I tecnici, agroalimentari/nutrizionisti e agronomi intervenuti hanno sapientemente illustrato le varietà di grano e le varietà di farina, con gli eventuali effetti su chi ha un accertato grado di intolleranza verso prodotti contenenti glutine. In breve la cronaca della serata che va dai saluti della Dr.ssa Caterina Donnoli, presidente de La Fenice, agli interventi di Terenzio Bove che ha illustrato magistralmente la storia agronomica del grano e delle statistiche della sua produzione. Sono seguiti gli interventi della ricercatrice dell’Unibas, Maria Di Cairano che ci ha illustrato il panorama dei frumenti gluten free e del Biologo, Dario Vista che ha illustrato il panorama dei diversi tipi di farine che troviamo sulle nostre tavole, sfatando alcuni miti culinari. Il tutto coordinato dal Tecnico Alimentarista, Nicola Condelli fino alle conclusioni di Laura Mongiello quale presidente dell’Ordine dei Tecnologi Alimentari di Basilicata e Calabria. Ottima serata su un argomento che ai più pareva scontato e che invece si è rivelato, in tutte le sue sfaccettature di coltivazione e di utilizzo alimentare/culinario, tutt’altro che scontato e semplice.
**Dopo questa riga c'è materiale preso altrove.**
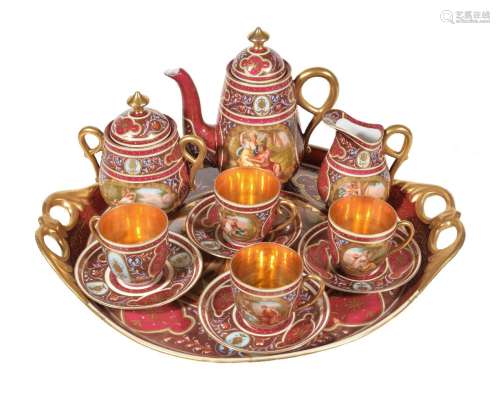 A Vienna-style claret and gilt ground part coffee service, circa 1900, decorated with titled
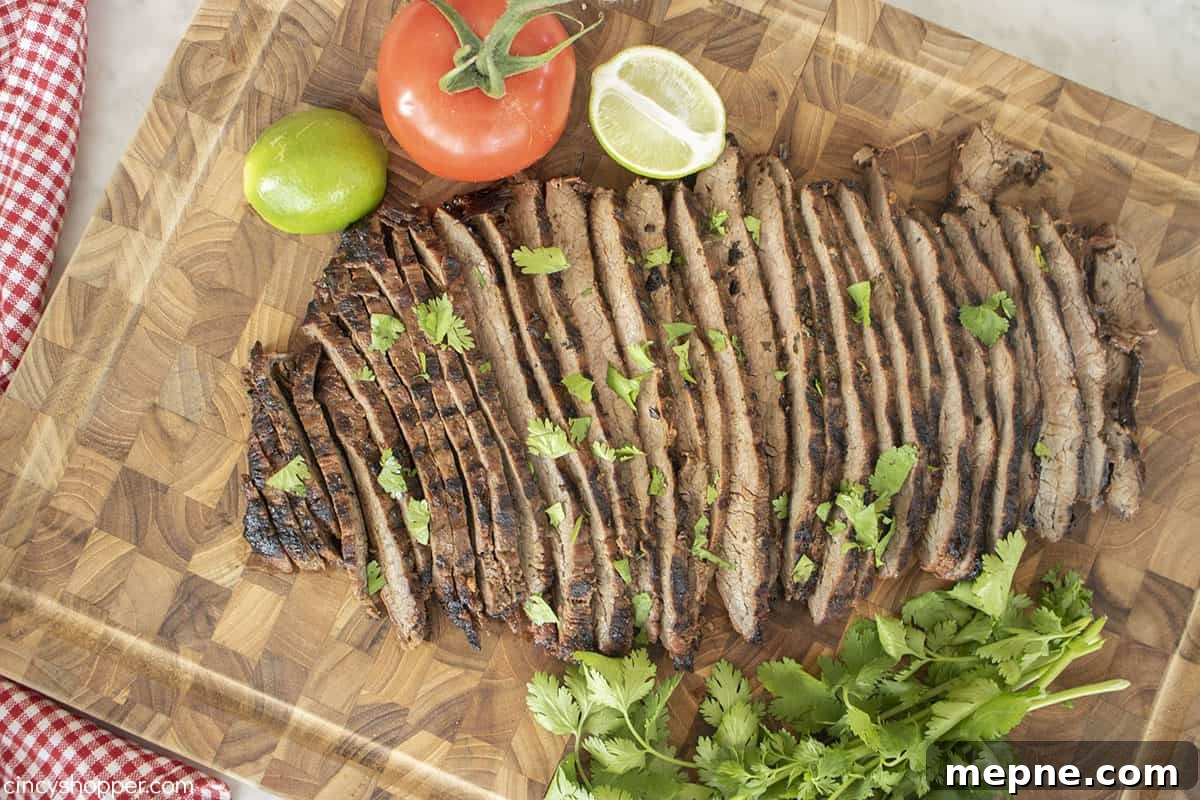 Grilled Carne Asada with Citrus Marinade 7 Grilled flank steak on a cutting board.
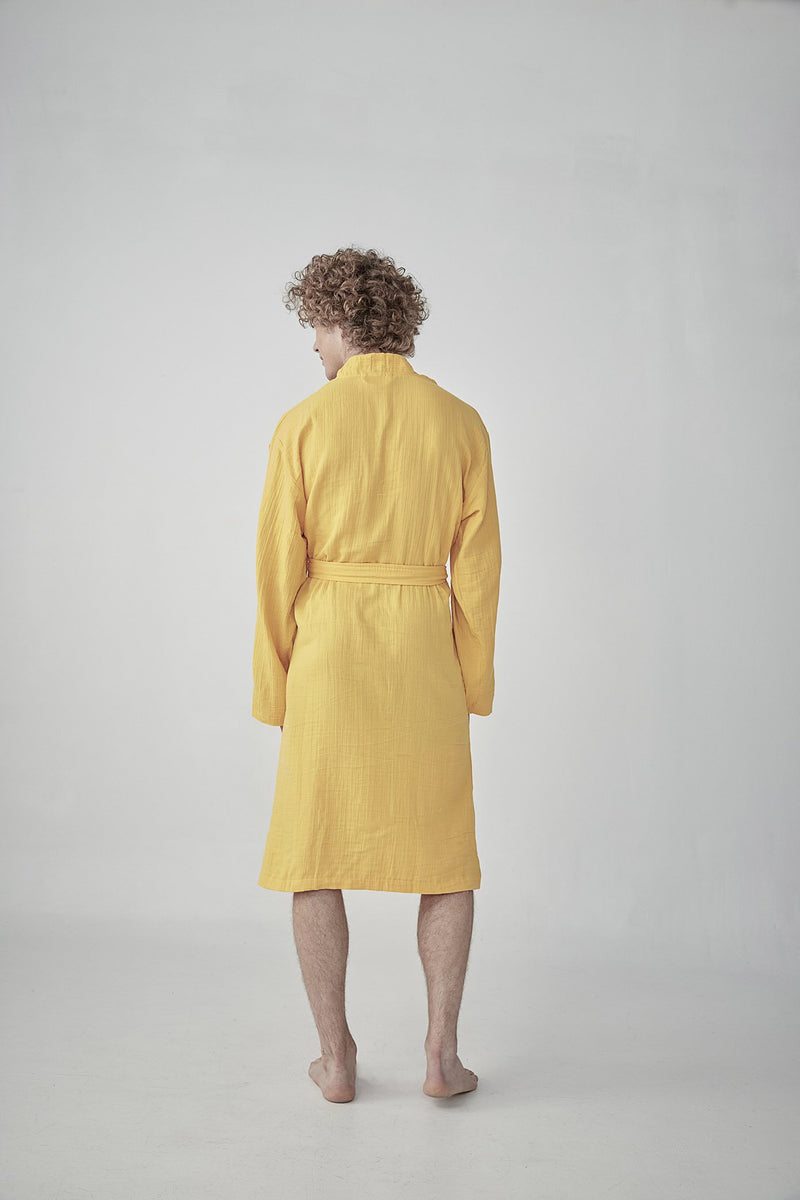 Comfortable bright yellow Turkish cotton bathrobe with a waffle texture, ideal for lounging, featured on ReplenishGoods.com.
A latere del convegno scientifico si è avuta la possibilità di visitare la mostra fotografica di Antonio Montano, che ci ha illustrato un mondo contadino faticoso ma verace e sanguigno che merita di essere raccontato. Appunto occorre, per stare a quel volo balistico cui accennavo sopra, riempire il segmento balistico o parabolico, ovvero il periodo che va dai fatti del tumulto del 11 luglio 1920 ad oggi, per spiegare il passaggio dallo status di bene di prima necessità a prodotto di filiera d’élite con tutte le sue declinazioni gastronomiche/culinarie. Le durezze e le asprezze di un’agricoltura che, dalla battaglia del grano lanciata da Mussolini visse anche una parvenza di benessere ma che dalla riforma agraria mai arrivata in queste calle dell’alto sauro, non ha tratto beneficio. Corleto, che ha una tradizione agricola ben più solida del circondario, ha il compito di rileggere i fatti che hanno determinato la storia di queste alture del Sauro, soprattutto ora che le produzioni agricole vengono collocate, in termini geopolitici, nel dintorno di uno dei centri petrolchimici più importanti d’Italia. I presupposti ci sono tutti per poter governare i processi e far sì che non si alimentino dicerie ed allarmismi dannosi per l’immagine di un territorio che ha già pagato tributi altissimi in termini di mancato sviluppo all’interno della già tanto pesante questione meridionale. Il nome dell’associazione che ha intrapreso questo percorso, perdonatemi se mi ripeto, è tutto un buon auspicio.